* _Stored rows_:
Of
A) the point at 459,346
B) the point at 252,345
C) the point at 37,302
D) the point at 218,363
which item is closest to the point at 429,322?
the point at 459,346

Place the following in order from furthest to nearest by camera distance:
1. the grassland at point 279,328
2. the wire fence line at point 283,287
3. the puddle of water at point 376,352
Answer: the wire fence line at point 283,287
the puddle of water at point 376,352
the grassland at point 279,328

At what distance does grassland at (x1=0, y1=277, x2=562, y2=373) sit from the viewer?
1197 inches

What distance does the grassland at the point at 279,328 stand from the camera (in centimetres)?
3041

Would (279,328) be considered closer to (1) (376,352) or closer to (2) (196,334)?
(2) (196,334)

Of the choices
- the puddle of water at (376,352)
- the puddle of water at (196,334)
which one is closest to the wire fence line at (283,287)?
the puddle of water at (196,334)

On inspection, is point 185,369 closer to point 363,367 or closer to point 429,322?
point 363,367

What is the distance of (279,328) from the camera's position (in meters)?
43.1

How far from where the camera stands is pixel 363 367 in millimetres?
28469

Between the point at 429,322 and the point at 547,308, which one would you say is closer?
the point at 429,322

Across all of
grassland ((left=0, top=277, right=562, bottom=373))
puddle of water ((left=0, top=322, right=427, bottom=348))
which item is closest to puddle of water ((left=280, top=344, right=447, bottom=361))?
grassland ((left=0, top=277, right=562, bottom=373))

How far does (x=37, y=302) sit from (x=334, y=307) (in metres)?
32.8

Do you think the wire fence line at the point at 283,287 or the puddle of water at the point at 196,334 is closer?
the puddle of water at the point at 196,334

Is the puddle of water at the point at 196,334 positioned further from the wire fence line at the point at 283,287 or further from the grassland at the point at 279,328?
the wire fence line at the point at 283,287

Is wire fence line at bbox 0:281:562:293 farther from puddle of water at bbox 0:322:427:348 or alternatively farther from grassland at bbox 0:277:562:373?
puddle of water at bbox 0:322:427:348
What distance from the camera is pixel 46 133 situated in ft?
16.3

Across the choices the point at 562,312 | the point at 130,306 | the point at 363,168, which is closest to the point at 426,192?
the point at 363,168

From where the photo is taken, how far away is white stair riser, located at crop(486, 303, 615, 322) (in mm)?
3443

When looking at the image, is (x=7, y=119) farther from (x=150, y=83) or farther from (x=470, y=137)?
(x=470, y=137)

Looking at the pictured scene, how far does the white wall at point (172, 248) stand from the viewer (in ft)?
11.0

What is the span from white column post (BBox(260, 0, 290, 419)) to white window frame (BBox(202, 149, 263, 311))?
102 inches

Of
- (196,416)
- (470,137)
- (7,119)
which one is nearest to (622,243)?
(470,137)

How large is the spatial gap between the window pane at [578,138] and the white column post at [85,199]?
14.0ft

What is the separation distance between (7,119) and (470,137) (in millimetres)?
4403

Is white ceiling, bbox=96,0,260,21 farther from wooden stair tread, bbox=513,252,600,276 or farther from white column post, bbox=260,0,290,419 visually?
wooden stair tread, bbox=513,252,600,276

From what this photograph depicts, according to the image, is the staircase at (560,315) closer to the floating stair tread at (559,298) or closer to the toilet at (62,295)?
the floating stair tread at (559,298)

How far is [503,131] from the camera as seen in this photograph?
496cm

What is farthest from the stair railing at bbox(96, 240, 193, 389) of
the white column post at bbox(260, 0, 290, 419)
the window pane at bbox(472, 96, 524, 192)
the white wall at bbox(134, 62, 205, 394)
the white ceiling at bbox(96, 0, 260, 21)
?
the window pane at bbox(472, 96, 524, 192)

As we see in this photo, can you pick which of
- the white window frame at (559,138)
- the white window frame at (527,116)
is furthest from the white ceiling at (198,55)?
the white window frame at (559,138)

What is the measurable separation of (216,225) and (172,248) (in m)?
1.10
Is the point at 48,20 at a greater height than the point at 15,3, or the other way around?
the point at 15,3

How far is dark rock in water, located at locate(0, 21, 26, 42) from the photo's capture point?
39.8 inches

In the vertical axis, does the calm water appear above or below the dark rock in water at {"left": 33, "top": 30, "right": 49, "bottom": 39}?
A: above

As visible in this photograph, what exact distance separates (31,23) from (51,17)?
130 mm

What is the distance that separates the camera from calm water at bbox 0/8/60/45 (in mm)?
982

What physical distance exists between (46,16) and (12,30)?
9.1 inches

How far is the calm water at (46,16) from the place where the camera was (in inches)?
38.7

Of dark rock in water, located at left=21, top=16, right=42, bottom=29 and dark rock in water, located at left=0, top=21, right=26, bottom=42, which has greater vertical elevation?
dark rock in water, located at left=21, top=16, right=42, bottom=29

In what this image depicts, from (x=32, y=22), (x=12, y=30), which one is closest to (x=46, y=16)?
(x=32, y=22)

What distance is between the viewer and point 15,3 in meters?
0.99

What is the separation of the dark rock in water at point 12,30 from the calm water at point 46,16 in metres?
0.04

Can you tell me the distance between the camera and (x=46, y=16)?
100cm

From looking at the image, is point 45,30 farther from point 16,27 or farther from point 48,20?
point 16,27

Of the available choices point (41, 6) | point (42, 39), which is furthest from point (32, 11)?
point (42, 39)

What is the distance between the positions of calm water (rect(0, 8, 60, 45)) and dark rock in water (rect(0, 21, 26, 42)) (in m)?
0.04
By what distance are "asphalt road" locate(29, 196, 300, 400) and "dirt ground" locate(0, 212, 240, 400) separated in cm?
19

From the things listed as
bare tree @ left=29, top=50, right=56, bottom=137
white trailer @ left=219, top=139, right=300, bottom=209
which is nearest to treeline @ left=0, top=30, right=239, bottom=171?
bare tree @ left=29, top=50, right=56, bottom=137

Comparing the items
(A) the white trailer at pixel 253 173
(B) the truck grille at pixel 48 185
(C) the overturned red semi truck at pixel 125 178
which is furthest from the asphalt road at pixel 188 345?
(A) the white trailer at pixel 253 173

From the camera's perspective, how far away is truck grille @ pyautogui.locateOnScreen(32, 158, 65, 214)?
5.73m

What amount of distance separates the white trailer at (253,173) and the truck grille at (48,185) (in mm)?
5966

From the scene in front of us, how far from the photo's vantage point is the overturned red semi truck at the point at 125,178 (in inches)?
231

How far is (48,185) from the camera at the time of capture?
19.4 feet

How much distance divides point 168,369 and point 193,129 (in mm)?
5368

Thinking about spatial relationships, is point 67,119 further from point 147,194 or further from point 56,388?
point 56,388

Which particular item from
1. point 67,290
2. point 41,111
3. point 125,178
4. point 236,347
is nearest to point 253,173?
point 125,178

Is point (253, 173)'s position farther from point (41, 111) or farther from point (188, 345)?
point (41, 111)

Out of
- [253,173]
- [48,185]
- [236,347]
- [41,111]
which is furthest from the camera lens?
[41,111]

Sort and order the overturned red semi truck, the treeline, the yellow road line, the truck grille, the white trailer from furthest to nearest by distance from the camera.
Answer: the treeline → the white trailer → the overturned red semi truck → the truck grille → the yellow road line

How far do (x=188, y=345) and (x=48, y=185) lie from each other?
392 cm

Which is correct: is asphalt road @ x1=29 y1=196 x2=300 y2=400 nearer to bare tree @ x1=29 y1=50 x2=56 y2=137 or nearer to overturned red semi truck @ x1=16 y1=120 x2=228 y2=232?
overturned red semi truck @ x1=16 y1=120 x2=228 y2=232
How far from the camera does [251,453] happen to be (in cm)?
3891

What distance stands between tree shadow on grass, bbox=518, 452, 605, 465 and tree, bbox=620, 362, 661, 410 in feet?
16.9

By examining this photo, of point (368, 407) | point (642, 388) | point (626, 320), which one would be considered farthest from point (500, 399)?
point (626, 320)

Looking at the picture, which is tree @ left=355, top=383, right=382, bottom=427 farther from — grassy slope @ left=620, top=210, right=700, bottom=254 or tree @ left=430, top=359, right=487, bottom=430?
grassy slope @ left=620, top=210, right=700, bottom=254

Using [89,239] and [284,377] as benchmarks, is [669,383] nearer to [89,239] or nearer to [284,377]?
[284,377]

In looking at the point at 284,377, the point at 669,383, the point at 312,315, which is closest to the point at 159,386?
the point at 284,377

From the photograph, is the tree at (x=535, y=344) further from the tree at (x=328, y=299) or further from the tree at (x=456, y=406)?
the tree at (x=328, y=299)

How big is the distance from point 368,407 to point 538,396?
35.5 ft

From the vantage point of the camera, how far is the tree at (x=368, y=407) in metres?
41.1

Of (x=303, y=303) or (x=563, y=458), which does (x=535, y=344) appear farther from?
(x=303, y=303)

* _To do_: Rescale the stretch from the line containing "From the vantage" through the end of the records, writing every line again with the record text unchanged. Multiply each number in the answers, both distances and coordinates, by 1.35, and round each result to the number of decimal places it had, with halves rounding up.

* _Written answer_:
From the vantage point of the camera, how far is the tree at (x=368, y=407) in metres?
55.5

Of (x=303, y=303) or (x=563, y=458), which does (x=535, y=344) appear farther from?
(x=409, y=409)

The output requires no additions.